The wildfire haze was another new feature. Our weather report provided air quality alerts telling us to avoid extensive activity in the outdoors…hmmm, and our views of Lake Superior had a smoke-stained filter.
Campfires were banned completely. None of this is normal.
I write in this blog for fun, for a place to keep memories, for a place to share lightness in a sometimes heavy world, and to show a life that we work to keep simple, clarified, and reduced down to only what feels real- free of excess and free of societal expectations.
In time, I find that I cannot both enjoy the simple life that the woods and the waters offer us and omit the important discussions of stewardship as well as the environmental detriments being caused by human greed, gluttony, and the generational conditioning that has led us to create such harmful habits to each other and to the earth.

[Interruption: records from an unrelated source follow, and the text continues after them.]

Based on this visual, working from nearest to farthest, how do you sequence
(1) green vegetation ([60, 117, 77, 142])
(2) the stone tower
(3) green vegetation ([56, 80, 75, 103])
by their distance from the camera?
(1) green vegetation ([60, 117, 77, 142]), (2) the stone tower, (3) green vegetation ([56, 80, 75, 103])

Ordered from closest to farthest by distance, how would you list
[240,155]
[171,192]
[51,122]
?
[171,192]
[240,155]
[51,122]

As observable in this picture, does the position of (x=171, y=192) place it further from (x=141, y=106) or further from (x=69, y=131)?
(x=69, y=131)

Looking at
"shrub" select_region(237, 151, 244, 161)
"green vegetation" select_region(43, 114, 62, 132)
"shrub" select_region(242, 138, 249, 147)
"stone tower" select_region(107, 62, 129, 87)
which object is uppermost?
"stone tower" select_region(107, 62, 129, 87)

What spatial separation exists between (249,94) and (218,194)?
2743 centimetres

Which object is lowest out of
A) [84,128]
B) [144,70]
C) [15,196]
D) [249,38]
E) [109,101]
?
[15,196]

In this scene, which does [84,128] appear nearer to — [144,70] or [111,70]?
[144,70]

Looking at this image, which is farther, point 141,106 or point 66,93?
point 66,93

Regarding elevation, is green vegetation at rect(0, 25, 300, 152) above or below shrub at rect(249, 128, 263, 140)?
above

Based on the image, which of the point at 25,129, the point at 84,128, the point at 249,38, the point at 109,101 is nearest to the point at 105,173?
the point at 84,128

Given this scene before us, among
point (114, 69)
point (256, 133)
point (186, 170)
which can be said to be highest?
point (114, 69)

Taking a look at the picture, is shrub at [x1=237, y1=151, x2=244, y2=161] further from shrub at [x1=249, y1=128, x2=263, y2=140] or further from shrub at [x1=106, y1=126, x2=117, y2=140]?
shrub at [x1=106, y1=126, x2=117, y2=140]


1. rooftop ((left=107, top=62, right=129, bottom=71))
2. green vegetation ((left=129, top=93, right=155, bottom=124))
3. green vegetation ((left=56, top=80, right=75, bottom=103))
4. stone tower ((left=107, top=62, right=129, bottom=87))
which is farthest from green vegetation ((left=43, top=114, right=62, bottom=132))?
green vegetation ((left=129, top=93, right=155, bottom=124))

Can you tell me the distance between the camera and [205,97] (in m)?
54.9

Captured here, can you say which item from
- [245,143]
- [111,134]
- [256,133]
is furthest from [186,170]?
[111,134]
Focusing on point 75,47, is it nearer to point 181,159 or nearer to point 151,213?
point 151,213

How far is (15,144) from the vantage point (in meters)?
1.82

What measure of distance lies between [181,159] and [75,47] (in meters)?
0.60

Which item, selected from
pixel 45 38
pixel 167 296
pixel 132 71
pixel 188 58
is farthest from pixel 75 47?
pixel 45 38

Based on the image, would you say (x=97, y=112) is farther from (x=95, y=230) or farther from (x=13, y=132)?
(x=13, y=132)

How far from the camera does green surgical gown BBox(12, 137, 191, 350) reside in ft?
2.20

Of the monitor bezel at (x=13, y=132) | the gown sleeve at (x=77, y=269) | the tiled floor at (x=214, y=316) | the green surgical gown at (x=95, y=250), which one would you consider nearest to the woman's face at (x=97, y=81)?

I have a lot of thoughts on these things. They are stored somewhere important in my brain, probably right next to all the Prince lyrics. I will share more of this in future writings, potentially more Prince as well.
I will keep my writings balanced like I believe life should be. Living lightly and living purposefully is not mutually exclusive.
I hope you stay along for the ride. Like forest prince Hutch in his Kelty carrier throne, I will feed you many sweet and sun-kissed raspberries and a few sour ones. They will both be worth a taste. Thanks for joining our raspberry parade.